■ Your objective ■
Answer these questions from the review of The Weir below:
(a) At which theatre is the play being performed?
(b) Who directed this production?
(c) Which character tells a tale involving faeries?

■ Document text ■
::::

The Weir by Conor McPherson

THE WEIR by CONOR McPHERSON, playing at Edinburgh’s Royal Lyceum Theatre, is a tantalising web of ghost stories, Irish faery-tales and real-life misery.

In this production directed by Amanda Gaughan, a quintet of Irish actors use their soft voices to tell a series of stories that have impacted on their lives to huge effect. There’s no plot as such, but there’s a wealth of story-telling to hold the audience attentive throughout the 100 minute straight-through performance.

Jack, the died in the wool local man, tells a tale involving Faeries. Like elephants, only smaller, they have their historic routes. If you build your house on one of them then it’s the house that’s in the wrong place not the faery traveller. Finbar, who saw the gaps and made money knows that  some people, often teenagers with their overly sensitive, hormone flushed perception, can see the dead. Call it coincidence to help you sleep, but it may drive the hardest headed man out of his habitat in search of company.

::::

■ Information shown ■
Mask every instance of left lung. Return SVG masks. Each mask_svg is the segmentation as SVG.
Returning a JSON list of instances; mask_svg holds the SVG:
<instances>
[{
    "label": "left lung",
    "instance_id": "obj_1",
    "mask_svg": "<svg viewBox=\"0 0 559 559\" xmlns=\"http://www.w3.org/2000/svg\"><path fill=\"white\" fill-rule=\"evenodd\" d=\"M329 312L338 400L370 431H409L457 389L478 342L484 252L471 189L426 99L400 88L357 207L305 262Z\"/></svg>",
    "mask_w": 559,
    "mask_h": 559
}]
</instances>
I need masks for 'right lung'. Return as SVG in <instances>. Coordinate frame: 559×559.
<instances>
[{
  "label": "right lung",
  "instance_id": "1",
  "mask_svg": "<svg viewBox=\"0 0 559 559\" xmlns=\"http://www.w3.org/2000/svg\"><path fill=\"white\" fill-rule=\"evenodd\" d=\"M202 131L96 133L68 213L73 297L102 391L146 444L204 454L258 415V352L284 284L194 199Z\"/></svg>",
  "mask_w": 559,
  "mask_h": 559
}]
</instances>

::::

■ Complete output ■
(a) Edinburgh's Royal Lyceum Theatre
(b) Amanda Gaughan
(c) Jack